+++ Data to process

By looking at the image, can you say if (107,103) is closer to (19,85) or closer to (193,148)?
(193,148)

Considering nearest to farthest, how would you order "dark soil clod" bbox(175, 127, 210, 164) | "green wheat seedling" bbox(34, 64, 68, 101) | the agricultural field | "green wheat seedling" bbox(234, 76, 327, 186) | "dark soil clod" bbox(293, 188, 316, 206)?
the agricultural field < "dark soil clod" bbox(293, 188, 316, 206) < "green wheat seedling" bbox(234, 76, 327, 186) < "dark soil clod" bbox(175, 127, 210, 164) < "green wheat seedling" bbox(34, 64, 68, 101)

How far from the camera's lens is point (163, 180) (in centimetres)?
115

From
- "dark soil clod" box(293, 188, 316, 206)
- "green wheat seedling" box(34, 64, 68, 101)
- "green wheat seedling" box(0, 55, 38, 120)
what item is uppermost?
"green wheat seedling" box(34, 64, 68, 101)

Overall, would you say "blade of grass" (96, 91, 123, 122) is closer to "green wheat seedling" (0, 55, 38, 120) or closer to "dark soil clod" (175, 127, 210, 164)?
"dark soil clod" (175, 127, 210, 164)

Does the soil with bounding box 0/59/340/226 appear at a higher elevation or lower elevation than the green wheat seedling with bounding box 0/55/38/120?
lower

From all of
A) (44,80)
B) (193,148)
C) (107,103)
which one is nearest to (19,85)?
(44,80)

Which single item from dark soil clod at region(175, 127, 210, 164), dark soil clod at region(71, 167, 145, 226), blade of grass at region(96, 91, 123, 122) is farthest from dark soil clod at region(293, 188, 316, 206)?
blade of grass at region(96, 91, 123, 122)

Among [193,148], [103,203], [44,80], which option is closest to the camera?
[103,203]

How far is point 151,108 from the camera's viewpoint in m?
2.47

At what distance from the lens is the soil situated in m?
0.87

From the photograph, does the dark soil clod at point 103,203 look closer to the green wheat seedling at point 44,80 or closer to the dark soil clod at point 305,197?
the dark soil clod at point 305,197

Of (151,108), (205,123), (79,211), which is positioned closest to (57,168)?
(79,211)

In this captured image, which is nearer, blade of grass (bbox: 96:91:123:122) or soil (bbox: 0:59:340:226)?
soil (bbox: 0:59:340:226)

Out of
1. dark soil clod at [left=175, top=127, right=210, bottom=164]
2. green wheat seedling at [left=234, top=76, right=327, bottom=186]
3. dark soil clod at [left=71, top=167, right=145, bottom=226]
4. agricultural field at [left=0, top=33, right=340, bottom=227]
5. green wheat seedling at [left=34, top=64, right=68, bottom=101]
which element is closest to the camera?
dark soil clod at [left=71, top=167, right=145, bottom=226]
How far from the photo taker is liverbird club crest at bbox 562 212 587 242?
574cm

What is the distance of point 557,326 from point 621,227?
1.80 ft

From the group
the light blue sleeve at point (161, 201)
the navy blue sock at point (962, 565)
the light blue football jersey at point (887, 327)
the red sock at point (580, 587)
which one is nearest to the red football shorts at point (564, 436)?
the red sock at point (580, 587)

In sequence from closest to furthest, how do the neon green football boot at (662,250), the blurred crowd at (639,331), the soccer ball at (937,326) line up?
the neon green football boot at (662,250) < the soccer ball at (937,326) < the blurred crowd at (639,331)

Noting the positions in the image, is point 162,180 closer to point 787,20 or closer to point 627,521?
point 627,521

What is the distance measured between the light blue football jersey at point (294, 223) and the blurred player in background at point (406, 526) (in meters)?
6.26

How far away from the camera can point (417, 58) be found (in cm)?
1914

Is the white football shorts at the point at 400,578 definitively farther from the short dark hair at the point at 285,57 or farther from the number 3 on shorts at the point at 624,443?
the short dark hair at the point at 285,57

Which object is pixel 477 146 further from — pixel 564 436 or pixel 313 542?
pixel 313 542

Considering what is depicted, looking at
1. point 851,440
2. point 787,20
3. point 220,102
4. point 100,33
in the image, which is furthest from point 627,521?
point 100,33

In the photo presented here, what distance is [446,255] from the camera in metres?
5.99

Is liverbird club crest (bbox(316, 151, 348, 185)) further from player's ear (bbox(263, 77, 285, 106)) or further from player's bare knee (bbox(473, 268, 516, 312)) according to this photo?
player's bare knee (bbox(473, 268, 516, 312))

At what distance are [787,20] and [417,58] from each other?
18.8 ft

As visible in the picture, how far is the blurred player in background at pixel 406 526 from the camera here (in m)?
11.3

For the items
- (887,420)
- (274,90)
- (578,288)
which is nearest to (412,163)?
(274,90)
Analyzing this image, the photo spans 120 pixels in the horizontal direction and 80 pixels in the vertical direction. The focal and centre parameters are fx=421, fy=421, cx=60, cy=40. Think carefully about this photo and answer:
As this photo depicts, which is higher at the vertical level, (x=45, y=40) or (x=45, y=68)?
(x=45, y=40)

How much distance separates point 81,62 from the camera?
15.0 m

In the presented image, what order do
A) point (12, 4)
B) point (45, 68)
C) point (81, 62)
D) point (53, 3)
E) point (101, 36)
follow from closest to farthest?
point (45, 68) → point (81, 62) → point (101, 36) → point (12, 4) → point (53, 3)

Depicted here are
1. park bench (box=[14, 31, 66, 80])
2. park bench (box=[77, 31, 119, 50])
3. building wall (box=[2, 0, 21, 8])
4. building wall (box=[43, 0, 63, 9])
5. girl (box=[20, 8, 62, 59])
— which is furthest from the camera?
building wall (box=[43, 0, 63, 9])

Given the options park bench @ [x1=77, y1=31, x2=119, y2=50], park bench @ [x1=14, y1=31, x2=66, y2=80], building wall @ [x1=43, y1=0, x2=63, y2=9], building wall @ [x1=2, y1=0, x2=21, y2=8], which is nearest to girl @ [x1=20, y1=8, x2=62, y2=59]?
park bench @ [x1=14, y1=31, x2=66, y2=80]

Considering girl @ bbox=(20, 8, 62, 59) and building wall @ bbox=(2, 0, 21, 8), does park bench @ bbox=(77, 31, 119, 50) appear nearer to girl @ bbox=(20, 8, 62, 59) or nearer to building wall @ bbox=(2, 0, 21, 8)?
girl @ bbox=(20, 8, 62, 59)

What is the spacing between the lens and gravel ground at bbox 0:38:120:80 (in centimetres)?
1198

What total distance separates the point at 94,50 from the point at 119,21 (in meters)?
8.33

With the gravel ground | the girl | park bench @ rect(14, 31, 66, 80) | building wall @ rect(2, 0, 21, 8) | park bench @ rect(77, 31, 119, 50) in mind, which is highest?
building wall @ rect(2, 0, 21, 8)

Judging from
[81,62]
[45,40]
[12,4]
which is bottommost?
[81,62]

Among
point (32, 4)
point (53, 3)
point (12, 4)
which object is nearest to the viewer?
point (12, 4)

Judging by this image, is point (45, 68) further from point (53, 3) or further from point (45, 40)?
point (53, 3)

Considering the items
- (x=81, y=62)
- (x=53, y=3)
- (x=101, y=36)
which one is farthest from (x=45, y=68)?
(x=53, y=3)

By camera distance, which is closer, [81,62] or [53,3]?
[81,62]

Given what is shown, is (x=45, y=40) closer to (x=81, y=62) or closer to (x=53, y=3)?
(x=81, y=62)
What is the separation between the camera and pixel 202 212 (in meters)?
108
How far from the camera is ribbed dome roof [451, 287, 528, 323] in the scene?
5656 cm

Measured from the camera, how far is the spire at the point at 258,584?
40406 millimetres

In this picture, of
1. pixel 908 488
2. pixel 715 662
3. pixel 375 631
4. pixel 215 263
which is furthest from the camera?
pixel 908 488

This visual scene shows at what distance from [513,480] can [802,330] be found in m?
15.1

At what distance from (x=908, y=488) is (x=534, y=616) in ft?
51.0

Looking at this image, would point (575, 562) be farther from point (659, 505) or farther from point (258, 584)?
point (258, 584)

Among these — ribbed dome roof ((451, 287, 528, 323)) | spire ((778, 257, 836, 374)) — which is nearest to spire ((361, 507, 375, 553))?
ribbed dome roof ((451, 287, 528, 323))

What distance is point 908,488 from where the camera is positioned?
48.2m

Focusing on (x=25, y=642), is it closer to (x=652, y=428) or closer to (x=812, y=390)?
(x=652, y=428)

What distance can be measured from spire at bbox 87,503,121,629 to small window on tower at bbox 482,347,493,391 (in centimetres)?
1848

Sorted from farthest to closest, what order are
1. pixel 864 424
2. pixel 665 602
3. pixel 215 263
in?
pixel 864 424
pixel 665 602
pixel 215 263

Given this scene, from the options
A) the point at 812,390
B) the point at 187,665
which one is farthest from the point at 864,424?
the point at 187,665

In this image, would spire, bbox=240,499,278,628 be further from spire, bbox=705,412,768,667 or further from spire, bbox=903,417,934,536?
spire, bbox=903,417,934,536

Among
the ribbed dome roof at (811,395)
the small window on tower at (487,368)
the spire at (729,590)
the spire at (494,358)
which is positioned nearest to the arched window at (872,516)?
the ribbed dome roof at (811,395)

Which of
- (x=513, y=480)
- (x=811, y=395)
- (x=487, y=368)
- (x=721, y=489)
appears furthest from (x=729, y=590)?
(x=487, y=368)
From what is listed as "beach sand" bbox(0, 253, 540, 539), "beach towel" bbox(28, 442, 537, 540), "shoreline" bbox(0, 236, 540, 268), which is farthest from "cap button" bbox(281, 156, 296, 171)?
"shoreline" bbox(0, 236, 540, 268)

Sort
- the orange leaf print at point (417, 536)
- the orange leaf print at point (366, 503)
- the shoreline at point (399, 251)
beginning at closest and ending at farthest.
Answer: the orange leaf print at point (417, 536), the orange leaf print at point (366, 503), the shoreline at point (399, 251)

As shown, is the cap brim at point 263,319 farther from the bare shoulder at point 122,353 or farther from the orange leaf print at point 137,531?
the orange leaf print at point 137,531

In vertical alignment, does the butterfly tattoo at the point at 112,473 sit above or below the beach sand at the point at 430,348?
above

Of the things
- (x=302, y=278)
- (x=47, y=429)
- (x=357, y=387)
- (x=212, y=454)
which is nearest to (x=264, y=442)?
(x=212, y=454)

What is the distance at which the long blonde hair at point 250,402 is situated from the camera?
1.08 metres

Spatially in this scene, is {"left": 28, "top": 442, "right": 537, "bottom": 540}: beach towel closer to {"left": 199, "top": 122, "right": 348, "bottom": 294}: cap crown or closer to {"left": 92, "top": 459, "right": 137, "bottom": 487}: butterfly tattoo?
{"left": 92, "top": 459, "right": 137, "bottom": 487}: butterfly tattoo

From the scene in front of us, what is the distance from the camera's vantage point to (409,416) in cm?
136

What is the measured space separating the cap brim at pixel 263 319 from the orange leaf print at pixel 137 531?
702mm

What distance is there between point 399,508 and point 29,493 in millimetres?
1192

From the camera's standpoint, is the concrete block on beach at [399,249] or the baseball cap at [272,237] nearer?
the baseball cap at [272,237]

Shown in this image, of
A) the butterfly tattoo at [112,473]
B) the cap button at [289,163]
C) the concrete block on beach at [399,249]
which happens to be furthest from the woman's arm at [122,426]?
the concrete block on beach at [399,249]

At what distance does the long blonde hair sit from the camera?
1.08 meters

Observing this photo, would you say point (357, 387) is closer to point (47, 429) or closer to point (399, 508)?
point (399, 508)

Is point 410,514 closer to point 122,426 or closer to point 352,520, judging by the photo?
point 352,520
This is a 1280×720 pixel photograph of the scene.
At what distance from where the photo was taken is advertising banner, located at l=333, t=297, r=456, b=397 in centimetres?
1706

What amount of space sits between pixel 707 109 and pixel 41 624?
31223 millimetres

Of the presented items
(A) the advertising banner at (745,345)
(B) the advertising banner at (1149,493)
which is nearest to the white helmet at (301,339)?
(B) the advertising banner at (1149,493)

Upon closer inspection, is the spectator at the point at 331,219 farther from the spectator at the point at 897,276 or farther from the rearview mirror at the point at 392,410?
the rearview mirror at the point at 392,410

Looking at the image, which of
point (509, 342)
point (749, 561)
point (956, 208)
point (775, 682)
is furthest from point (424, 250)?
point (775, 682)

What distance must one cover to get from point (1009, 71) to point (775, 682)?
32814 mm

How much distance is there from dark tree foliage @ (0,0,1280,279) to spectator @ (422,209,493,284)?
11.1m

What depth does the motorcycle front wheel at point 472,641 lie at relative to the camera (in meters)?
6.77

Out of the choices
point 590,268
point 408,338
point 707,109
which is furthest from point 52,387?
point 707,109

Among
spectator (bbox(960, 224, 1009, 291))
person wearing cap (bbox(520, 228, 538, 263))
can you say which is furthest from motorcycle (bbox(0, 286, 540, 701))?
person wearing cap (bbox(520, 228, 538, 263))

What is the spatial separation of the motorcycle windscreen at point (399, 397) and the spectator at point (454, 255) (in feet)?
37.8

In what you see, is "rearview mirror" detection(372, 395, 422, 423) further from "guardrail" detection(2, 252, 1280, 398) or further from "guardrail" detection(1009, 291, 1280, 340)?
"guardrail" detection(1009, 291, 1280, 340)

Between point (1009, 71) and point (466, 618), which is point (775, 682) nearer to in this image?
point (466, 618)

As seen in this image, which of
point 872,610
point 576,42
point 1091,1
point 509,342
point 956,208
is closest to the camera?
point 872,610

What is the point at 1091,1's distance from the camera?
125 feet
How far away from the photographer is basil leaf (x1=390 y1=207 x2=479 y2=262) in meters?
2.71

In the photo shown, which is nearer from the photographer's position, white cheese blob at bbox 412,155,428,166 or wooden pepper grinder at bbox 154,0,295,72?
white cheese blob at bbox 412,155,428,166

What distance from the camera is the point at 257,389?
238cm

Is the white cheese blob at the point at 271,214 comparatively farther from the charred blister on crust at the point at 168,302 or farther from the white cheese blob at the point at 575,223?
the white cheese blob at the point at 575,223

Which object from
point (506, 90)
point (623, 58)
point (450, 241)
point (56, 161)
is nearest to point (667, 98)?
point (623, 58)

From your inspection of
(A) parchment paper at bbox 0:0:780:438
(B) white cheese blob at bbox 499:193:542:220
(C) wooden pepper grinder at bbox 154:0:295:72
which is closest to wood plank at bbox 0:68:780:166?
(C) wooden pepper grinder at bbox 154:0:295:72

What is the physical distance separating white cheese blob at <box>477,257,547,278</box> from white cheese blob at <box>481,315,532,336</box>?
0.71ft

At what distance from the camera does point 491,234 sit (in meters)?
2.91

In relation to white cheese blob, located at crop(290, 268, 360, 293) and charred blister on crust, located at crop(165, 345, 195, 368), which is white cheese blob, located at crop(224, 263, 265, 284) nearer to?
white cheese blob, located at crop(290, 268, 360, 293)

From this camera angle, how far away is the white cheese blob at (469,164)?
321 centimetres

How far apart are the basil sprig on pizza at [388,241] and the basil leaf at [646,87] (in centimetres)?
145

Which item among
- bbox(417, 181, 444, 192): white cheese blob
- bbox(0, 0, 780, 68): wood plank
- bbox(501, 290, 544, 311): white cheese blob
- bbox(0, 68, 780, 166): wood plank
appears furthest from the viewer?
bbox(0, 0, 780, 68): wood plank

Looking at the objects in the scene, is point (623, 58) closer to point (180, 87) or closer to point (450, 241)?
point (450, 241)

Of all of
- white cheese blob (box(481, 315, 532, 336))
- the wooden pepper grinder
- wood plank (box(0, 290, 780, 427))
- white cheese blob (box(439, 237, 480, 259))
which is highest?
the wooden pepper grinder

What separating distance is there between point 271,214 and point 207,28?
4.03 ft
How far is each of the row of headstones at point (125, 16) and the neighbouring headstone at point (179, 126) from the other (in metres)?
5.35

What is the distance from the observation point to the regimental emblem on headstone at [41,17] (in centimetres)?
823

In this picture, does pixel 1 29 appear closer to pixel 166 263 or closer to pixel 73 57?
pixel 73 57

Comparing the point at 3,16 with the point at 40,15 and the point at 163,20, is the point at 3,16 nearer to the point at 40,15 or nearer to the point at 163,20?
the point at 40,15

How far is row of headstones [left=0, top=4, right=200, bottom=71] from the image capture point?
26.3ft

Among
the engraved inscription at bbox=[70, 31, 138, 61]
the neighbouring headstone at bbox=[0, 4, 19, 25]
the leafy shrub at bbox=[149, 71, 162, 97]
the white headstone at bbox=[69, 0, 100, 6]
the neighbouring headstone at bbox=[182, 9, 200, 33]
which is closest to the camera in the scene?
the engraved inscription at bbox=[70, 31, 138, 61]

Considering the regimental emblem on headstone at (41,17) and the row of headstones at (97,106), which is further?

++++++

_Stated problem_
Reproduce the records above exactly, starting with the line that contains "At what distance from the camera" and ending with the last line.

_Task response_
At what distance from the camera does point 491,234 sit (in meters)?
2.91

In relation to white cheese blob, located at crop(290, 268, 360, 293) and charred blister on crust, located at crop(165, 345, 195, 368), which is white cheese blob, located at crop(224, 263, 265, 284) nearer to?
white cheese blob, located at crop(290, 268, 360, 293)

From this camera angle, how far away is the white cheese blob at (469,164)?
321 centimetres

How far apart are the basil sprig on pizza at [388,241] and the basil leaf at [646,87] (in centimetres)?
145

Which item among
- bbox(417, 181, 444, 192): white cheese blob
- bbox(0, 0, 780, 68): wood plank
- bbox(501, 290, 544, 311): white cheese blob
- bbox(0, 68, 780, 166): wood plank
appears furthest from the viewer?
bbox(0, 0, 780, 68): wood plank

Looking at the objects in the scene, is point (623, 58) closer to point (180, 87) or closer to point (450, 241)?
point (450, 241)

Of all of
- white cheese blob (box(481, 315, 532, 336))
- the wooden pepper grinder
- wood plank (box(0, 290, 780, 427))
- white cheese blob (box(439, 237, 480, 259))
which is highest?
the wooden pepper grinder

What separating distance is there between point 271,214 and point 207,28?
4.03 ft
How far is each of the row of headstones at point (125, 16) and the neighbouring headstone at point (179, 126) from the other (in metres)?
5.35

What is the distance from the observation point to the regimental emblem on headstone at [41,17] (in centimetres)?
823

In this picture, does pixel 1 29 appear closer to pixel 166 263 or closer to pixel 73 57?
pixel 73 57

Comparing the point at 3,16 with the point at 40,15 and the point at 163,20, is the point at 3,16 nearer to the point at 40,15 or nearer to the point at 163,20?
the point at 40,15

How far is row of headstones [left=0, top=4, right=200, bottom=71] from the image capture point?
26.3ft

Among
the engraved inscription at bbox=[70, 31, 138, 61]
the neighbouring headstone at bbox=[0, 4, 19, 25]
the leafy shrub at bbox=[149, 71, 162, 97]
the white headstone at bbox=[69, 0, 100, 6]
the neighbouring headstone at bbox=[182, 9, 200, 33]
which is closest to the camera in the scene?
the engraved inscription at bbox=[70, 31, 138, 61]

Considering the regimental emblem on headstone at (41,17) and the row of headstones at (97,106), which is further?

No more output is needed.